Saved entries
+--
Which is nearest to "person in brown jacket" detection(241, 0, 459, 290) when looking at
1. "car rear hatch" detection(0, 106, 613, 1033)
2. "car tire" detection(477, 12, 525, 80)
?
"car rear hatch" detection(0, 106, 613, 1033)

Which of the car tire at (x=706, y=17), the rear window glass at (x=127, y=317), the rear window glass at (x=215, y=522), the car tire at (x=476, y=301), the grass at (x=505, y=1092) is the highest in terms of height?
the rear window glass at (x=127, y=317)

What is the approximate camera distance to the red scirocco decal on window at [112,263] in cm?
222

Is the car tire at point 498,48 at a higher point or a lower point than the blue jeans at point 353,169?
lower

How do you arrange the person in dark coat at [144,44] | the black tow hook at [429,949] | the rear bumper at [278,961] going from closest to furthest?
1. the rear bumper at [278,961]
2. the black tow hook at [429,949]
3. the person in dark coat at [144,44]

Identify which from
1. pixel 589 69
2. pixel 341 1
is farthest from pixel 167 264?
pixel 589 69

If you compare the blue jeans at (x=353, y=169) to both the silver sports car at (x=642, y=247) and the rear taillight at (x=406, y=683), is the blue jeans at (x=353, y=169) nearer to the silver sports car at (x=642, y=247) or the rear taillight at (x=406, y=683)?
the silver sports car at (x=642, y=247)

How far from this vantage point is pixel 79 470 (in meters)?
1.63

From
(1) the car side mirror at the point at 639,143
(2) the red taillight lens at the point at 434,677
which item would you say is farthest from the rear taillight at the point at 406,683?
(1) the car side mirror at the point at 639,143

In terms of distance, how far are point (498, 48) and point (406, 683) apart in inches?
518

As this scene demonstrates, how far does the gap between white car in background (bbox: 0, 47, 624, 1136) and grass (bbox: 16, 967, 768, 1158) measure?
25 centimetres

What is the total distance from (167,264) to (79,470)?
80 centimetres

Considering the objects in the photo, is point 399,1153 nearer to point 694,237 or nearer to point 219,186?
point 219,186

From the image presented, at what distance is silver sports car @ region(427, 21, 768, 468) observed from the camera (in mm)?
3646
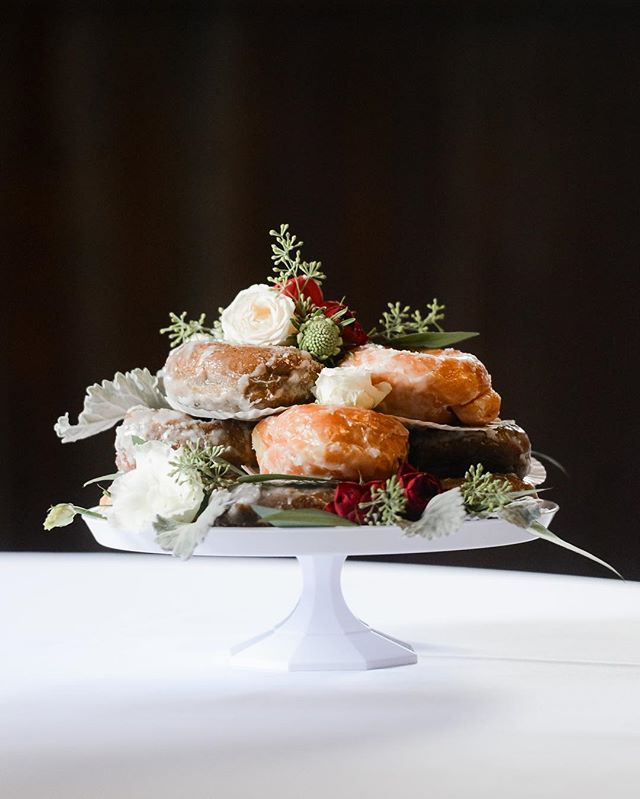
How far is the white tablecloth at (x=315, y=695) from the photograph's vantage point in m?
+--
Repeat every record precisely. Any picture among them stays out of the copy.

Which is nearest to "person in brown jacket" detection(241, 0, 459, 290) when looking at
1. "car rear hatch" detection(0, 106, 613, 1033)
2. "car tire" detection(477, 12, 525, 80)
?
"car rear hatch" detection(0, 106, 613, 1033)

Which of the car tire at (x=706, y=17), the rear window glass at (x=127, y=317), the rear window glass at (x=215, y=522), the car tire at (x=476, y=301), the grass at (x=505, y=1092) is the highest in terms of height?
the rear window glass at (x=127, y=317)

What is the approximate camera distance to the red scirocco decal on window at [112,263] in cm?
222

Is the car tire at point 498,48 at a higher point or a lower point than the blue jeans at point 353,169?
lower

How do you arrange the person in dark coat at [144,44] | the black tow hook at [429,949] | the rear bumper at [278,961] going from closest to furthest?
1. the rear bumper at [278,961]
2. the black tow hook at [429,949]
3. the person in dark coat at [144,44]

Identify which from
1. pixel 589 69
2. pixel 341 1
is farthest from pixel 167 264?
pixel 589 69

If you compare the blue jeans at (x=353, y=169) to both the silver sports car at (x=642, y=247) and the rear taillight at (x=406, y=683), is the blue jeans at (x=353, y=169) nearer to the silver sports car at (x=642, y=247) or the rear taillight at (x=406, y=683)?
the silver sports car at (x=642, y=247)

How far from this vantage point is pixel 79 470 (in meters)?
1.63

From
(1) the car side mirror at the point at 639,143
(2) the red taillight lens at the point at 434,677
which item would you say is farthest from the rear taillight at the point at 406,683?
(1) the car side mirror at the point at 639,143

In terms of distance, how far are point (498, 48) and point (406, 683) apart in inches?
518

As this scene demonstrates, how far does the gap between white car in background (bbox: 0, 47, 624, 1136) and grass (bbox: 16, 967, 768, 1158) measure?
25 centimetres

What is the total distance from (167,264) to (79,470)?
80 centimetres

Considering the objects in the photo, is point 399,1153 nearer to point 694,237 or nearer to point 219,186?
point 219,186

From the image presented, at what distance is silver sports car @ region(427, 21, 768, 468) observed from the camera (in mm)?
3646
How far is the white tablecloth at (x=315, y=695) from the photograph's vantage point in m?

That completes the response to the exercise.